これは「自分は味方だ」というアイザックへの親切心で話しただけだった。
「アイザック、お前がどんな事を考えているのかはわからん。だが、教えてくれれば、場合によっては協力してやれるかもしれんぞ。私としても、どうせならあんな男よりもお前の下で働きたい。文官の働きをちゃんと認めてくれる男の下でな」
「お爺様……」
――自分はそんな立派な男ではない。
そう言って否定したいところだが、祖父にそこまで言ってもらえた感動の方が強い。
アイザックは前世で「こんな事を上司にされて嫌だったな」と思っていた事をやらなかっただけだ。
そういった行動が評価され、自分の下で働きたいと言ってくれた。
今までの苦労が報われたような気がして、涙がこぼれ落ちてしまいそうになる。
アイザックは考えていた計画を話そうとした。
だが、部屋の扉をノックする音で中断させられた。
「父上、アイザックを叱るのであれば私も同席させてください」
ランドルフの声が聞こえる。
父親としてアイザックを一緒に叱りにきたのだろう。
「詳しい話は、また今度だな」
「そうですね」
モーガンに言われずとも、ランドルフに話すつもりはなかった。
良くも悪くも、こういう話に向いていない性格である。
モーガン達と話し合ったあとならともかく、今の段階で話す相手ではなかった。
「入れ」
ランドルフに関しては後回しにするという共通の認識を確認すると、モーガンはランドルフに入室を許した。
「そこに座れ」
そして、アイザックの隣に座るようにうながす。
ランドルフは言われるがままに、指定された席に座る。
「ちょうどよかった。お前を呼ぼうと思っていたところだ」
もちろん、これは嘘である。
だが、ランドルフに話があったというのは嘘ではなかった。
「なぜお前が話を止めなかった! 父親であるお前の役割だろう!」
「えっ、私がですか……」
いきなり思っていたのとは違う方向に話が逸れてしまい、ランドルフは戸惑いを見せる。
「もし、アイザックが誰かに『責任を取る』とでも言っていたらどうする? 後日説明させていただきますくらい言うべきだろう。もしや、メリンダの時の事を忘れたわけではあるまいな?」
「いえ、それは忘れておりません……」
そのように言い訳するものの、ランドルフの目が泳ぐ。
彼はかつてロックウェル王国から送り返されたメリンダに「僕が引き取るよ」と公の場で言ってしまった。
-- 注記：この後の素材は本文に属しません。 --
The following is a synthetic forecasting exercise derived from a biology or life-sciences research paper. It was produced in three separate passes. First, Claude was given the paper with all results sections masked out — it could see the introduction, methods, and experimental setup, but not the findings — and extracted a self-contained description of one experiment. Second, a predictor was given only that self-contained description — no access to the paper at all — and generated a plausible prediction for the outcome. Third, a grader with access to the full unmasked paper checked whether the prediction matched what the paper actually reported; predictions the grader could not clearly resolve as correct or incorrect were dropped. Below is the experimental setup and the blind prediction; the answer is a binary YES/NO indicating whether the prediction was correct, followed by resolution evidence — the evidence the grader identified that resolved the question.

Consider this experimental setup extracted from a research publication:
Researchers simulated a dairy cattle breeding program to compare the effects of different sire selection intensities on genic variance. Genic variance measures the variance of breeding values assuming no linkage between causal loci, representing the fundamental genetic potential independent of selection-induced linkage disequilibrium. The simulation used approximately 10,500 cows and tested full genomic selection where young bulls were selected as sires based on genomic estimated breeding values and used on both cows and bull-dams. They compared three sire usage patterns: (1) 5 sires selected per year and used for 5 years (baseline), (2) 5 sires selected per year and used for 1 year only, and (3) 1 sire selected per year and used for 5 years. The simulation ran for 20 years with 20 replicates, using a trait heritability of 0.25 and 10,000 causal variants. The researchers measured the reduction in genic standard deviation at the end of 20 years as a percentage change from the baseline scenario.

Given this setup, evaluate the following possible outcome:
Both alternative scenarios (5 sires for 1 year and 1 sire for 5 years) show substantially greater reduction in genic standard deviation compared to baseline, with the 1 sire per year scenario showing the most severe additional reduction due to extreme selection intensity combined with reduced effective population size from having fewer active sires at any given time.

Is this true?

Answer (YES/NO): YES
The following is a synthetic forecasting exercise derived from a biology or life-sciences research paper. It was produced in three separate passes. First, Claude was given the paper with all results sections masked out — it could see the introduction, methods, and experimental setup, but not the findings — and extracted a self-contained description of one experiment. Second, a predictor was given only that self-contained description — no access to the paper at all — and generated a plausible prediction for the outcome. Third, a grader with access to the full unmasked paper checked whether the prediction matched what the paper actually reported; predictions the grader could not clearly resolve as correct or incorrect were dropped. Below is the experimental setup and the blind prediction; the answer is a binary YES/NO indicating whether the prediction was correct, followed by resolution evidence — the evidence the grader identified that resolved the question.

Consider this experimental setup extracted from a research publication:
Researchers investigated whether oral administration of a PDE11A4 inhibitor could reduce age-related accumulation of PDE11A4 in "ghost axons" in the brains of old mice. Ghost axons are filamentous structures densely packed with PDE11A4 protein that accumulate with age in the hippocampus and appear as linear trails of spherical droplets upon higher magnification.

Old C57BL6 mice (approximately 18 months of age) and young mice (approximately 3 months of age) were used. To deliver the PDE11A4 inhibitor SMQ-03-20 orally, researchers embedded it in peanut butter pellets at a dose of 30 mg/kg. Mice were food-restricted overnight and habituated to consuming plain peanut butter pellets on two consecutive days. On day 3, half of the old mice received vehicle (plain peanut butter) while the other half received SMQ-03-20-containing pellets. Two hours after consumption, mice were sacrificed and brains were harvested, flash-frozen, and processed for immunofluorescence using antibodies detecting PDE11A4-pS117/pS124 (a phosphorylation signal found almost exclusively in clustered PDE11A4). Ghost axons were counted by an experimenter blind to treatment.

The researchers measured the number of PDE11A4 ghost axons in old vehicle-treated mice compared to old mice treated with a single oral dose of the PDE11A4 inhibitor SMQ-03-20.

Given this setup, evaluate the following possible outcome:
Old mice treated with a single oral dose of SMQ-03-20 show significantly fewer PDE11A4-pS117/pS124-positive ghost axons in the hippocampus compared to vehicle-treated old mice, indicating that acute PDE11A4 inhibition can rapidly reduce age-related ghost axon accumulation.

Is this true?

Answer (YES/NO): YES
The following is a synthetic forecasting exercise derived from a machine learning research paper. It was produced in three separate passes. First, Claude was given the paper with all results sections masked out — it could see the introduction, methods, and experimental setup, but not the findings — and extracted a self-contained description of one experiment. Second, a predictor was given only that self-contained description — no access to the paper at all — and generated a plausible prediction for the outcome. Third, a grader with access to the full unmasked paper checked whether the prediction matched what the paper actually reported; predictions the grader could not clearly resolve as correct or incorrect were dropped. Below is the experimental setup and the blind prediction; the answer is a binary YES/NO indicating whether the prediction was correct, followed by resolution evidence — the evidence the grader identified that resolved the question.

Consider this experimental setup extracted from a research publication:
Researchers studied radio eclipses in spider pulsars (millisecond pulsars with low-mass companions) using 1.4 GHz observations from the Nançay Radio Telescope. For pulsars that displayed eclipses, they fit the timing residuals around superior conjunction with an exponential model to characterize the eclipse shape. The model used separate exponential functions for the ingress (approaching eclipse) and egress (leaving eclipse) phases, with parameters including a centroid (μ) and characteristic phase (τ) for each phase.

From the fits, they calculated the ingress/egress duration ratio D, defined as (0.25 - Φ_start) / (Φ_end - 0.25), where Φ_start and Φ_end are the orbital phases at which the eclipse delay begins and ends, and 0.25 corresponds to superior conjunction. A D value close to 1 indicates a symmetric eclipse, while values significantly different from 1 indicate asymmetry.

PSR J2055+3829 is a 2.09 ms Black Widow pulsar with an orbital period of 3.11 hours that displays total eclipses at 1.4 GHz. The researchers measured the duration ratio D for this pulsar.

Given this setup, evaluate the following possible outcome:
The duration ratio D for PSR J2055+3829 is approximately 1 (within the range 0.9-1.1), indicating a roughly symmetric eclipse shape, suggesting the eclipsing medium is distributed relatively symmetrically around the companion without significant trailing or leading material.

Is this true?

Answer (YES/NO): YES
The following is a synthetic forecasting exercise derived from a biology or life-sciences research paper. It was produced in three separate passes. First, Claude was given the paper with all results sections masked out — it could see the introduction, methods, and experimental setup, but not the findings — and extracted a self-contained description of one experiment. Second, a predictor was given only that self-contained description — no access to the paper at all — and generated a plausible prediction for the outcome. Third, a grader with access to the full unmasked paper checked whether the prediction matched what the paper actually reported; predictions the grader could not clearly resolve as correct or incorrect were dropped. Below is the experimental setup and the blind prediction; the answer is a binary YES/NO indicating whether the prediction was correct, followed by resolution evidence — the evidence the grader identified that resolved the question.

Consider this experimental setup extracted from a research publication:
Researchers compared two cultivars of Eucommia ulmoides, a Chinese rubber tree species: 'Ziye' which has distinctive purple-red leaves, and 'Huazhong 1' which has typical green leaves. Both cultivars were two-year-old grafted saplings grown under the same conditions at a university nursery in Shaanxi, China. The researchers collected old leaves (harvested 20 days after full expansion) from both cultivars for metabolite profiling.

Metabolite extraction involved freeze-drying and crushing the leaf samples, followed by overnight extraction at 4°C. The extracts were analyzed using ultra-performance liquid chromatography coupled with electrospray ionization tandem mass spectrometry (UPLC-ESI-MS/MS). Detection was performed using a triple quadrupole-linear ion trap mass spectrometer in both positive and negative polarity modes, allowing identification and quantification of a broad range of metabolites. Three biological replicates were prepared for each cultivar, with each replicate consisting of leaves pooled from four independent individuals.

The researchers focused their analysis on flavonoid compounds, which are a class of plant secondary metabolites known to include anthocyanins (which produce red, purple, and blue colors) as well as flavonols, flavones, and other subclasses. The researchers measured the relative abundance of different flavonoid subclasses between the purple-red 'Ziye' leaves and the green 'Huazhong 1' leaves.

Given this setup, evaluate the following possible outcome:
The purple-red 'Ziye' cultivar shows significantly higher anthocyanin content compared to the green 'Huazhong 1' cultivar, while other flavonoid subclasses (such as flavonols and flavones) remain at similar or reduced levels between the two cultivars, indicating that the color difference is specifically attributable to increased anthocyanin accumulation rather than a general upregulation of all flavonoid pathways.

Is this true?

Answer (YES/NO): NO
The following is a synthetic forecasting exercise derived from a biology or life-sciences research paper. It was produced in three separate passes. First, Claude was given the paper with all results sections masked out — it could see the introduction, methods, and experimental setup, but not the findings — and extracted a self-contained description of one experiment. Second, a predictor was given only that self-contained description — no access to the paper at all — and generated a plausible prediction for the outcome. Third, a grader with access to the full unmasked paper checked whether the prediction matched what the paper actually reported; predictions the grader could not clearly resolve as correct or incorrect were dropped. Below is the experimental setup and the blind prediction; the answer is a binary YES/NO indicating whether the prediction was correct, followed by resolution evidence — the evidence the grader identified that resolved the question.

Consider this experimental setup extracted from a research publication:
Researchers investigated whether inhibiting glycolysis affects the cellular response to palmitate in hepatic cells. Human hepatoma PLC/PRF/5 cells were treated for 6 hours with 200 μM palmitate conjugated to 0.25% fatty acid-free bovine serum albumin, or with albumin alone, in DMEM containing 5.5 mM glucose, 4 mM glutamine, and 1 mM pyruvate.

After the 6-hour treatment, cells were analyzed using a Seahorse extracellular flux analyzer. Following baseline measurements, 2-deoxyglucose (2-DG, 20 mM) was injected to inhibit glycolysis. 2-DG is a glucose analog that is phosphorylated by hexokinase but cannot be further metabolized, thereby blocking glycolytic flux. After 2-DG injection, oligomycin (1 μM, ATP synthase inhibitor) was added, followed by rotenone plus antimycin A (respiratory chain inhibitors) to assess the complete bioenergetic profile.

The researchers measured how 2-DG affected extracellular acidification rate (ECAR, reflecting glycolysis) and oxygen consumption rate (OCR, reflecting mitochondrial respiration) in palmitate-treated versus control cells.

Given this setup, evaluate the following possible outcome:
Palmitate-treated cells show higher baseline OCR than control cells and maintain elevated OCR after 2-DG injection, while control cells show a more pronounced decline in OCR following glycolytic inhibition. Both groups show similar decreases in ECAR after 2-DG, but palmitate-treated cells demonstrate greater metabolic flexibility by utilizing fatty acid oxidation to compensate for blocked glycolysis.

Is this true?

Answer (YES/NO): NO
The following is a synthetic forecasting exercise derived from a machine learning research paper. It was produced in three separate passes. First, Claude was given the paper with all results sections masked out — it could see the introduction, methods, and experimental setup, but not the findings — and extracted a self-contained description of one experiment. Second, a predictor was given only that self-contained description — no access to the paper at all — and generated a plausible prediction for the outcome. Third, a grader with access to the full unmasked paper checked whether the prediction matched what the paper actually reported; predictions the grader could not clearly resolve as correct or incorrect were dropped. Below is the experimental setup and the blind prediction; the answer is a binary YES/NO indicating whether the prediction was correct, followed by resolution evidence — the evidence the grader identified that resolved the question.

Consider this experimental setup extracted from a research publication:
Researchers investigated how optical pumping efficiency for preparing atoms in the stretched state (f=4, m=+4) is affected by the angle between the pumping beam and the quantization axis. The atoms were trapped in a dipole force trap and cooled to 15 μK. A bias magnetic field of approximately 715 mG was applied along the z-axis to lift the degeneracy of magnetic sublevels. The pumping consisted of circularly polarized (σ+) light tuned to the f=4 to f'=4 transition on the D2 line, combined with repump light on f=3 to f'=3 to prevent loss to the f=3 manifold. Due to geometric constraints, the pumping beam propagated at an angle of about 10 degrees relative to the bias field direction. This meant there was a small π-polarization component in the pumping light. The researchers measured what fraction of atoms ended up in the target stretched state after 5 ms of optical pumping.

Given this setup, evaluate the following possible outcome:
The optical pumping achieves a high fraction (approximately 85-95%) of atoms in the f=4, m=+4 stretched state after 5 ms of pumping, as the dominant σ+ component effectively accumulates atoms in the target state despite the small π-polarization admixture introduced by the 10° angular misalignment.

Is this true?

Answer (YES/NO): YES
そのため、メリンダを娶らねばならなくなってしまった。
今回のアイザックも似たような立場だった。
誰かに「ハンカチを受け取って、期待させてしまった責任を取る」と一言でも漏らしてしまっていれば、リサがルシアのような立場になっていたかもしれない。
経験者であるランドルフ本人が、そうならないように立ち回るべきだった。
モーガンは、その事を咎めている。
「アイザックを叱りにきたのは結構。だが、自分の行いを棚に上げてもらっては困るな。過去を悔い改め、息子に同じ道を歩ませないように指摘してやるべきだろう。お前も反省しなさい」
「はい、それはその通りです……」
――アイザックを叱りにきたら、自分が叱られる流れになってしまった。
ランドルフは肩身の狭い思いをする。
その姿を見て、アイザックは懐かしい思いを感じていた。
(そういえば、ブリジットの膝蹴り事件のあとに一緒に怒られたっけ)
共通の思い出といえば聞こえはいいが、内容自体はあまりいい思い出ではない。
だが、今回は違う。
見かけ上は叱られている振りをしているが、アイザックには心強い味方を得られるチャンスだった。
家族の協力を得る方法は思い浮かばなかったので、この千載一遇のチャンスをなんとしてでも掴みたい。
そして何よりも、今回の一件は悪い事ばかりではなかったとわかった事が、アイザックにとって大きな心の助けとなっていた。